Given request: Reproduce the material below verbatim, leaving out the pictures.

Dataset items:

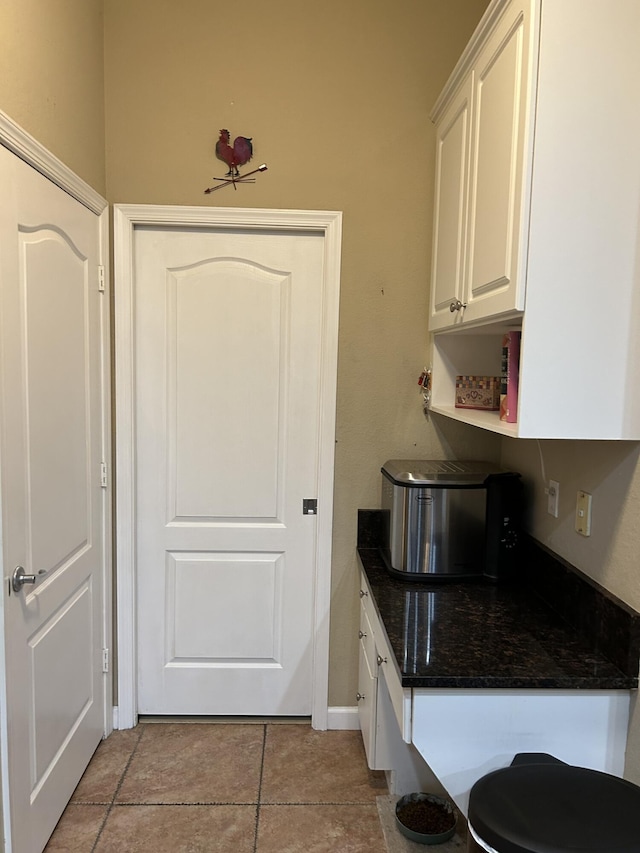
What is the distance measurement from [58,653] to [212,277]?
1.46 metres

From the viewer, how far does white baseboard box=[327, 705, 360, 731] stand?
252 cm

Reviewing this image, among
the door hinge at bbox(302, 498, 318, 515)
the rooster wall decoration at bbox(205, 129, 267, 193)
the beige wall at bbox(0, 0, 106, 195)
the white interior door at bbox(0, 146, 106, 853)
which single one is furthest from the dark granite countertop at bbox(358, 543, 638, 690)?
the beige wall at bbox(0, 0, 106, 195)

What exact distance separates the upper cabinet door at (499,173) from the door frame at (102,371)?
1.24m

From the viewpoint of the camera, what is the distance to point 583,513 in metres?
1.70

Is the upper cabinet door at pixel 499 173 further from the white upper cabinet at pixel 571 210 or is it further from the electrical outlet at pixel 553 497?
the electrical outlet at pixel 553 497

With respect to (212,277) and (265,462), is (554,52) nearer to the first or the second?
(212,277)

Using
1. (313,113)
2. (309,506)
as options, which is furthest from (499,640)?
(313,113)

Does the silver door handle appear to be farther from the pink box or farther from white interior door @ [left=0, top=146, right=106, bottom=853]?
the pink box

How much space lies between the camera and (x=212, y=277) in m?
2.40

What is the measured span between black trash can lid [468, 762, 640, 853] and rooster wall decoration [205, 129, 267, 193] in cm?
210

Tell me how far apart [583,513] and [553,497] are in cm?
22

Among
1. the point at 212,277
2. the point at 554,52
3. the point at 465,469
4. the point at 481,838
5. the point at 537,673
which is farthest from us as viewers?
the point at 212,277

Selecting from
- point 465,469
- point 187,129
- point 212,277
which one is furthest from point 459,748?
point 187,129

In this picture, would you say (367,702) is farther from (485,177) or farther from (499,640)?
(485,177)
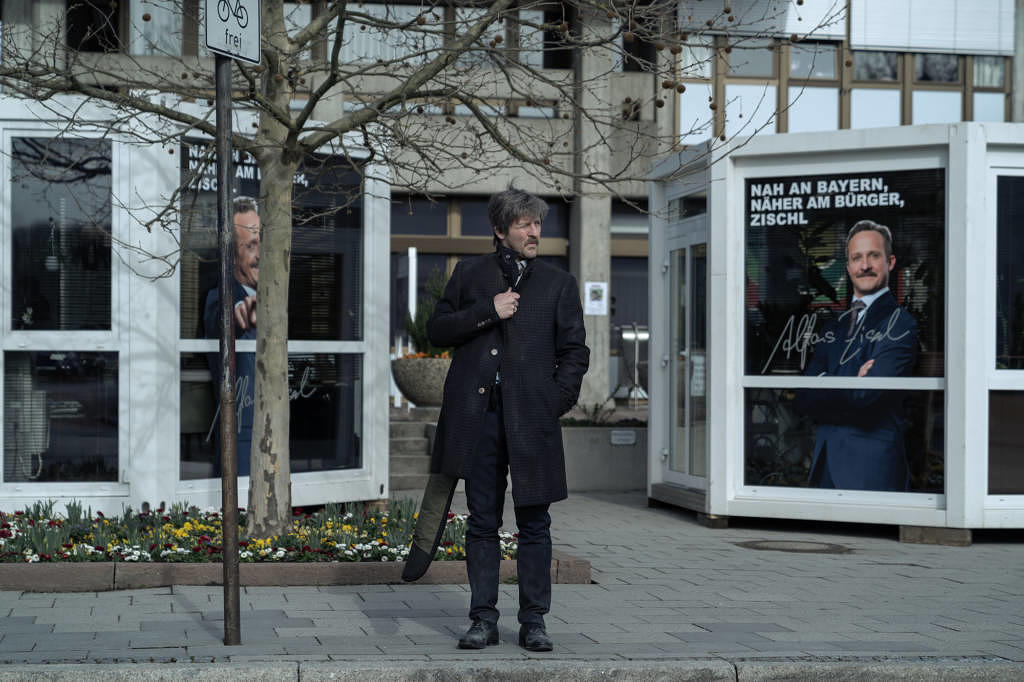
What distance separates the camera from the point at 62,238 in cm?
974

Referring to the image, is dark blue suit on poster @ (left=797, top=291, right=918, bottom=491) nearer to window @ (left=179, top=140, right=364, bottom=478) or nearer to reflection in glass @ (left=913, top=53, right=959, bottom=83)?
window @ (left=179, top=140, right=364, bottom=478)

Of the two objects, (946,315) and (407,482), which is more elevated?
(946,315)

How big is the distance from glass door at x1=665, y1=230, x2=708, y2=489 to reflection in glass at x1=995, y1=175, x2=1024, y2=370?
2.22 m

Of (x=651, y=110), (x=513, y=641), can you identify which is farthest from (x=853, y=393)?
(x=651, y=110)

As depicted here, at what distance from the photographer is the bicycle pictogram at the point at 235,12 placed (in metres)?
5.80

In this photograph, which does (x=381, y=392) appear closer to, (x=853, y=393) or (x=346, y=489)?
(x=346, y=489)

Full response:
What is the distance measurement from [58,653] to [212,277]?
1.46 metres

From the viewer, how far does white baseboard box=[327, 705, 360, 731] stand?
252 cm

Reviewing this image, among
the door hinge at bbox(302, 498, 318, 515)
the rooster wall decoration at bbox(205, 129, 267, 193)
the beige wall at bbox(0, 0, 106, 195)
the white interior door at bbox(0, 146, 106, 853)
which single one is furthest from the dark granite countertop at bbox(358, 543, 638, 690)?
the beige wall at bbox(0, 0, 106, 195)

What exact distance separates the upper cabinet door at (499,173) from the door frame at (102,371)?
1.24m

From the viewpoint of the camera, what is the distance to point 583,513 in metres?
1.70

Is the upper cabinet door at pixel 499 173 further from the white upper cabinet at pixel 571 210 or is it further from the electrical outlet at pixel 553 497?
the electrical outlet at pixel 553 497

With respect to (212,277) and (265,462), is (554,52) nearer to the first or the second?
(212,277)

Using
1. (313,113)
2. (309,506)
as options, which is furthest from (499,640)?
(313,113)

Does the silver door handle appear to be farther from the pink box or farther from white interior door @ [left=0, top=146, right=106, bottom=853]?
the pink box

How much space lies between the camera and (x=212, y=277) in m?
2.40

What is the measured span between black trash can lid [468, 762, 640, 853] and rooster wall decoration [205, 129, 267, 193] in cm?
210

Tell me how far apart [583,513] and [553,497] are in cm?
22

Among
1. the point at 212,277
2. the point at 554,52
3. the point at 465,469
4. the point at 481,838
5. the point at 537,673
which is farthest from us as viewers?
the point at 212,277

Selecting from
- point 465,469
- point 187,129
- point 212,277
which one is furthest from point 459,748?
point 187,129

In this picture, would you say (367,702) is farther from (485,177) or farther from (499,640)?
(485,177)
What distance separates the camera from the point at 62,238 in cm?
974

Referring to the image, is dark blue suit on poster @ (left=797, top=291, right=918, bottom=491) nearer to window @ (left=179, top=140, right=364, bottom=478) or nearer to reflection in glass @ (left=913, top=53, right=959, bottom=83)?
window @ (left=179, top=140, right=364, bottom=478)

Of the two objects, (946,315) and (407,482), which is more elevated?
(946,315)

How big is the distance from glass door at x1=665, y1=230, x2=708, y2=489 to reflection in glass at x1=995, y1=175, x2=1024, y2=370?
2.22 m

Of (x=651, y=110), (x=513, y=641), can you identify which is farthest from (x=853, y=393)?
(x=651, y=110)

As depicted here, at what distance from the photographer is the bicycle pictogram at the point at 235,12 placed (in metres)?
5.80

In this photograph, which does (x=381, y=392) appear closer to, (x=853, y=393) or (x=346, y=489)?
(x=346, y=489)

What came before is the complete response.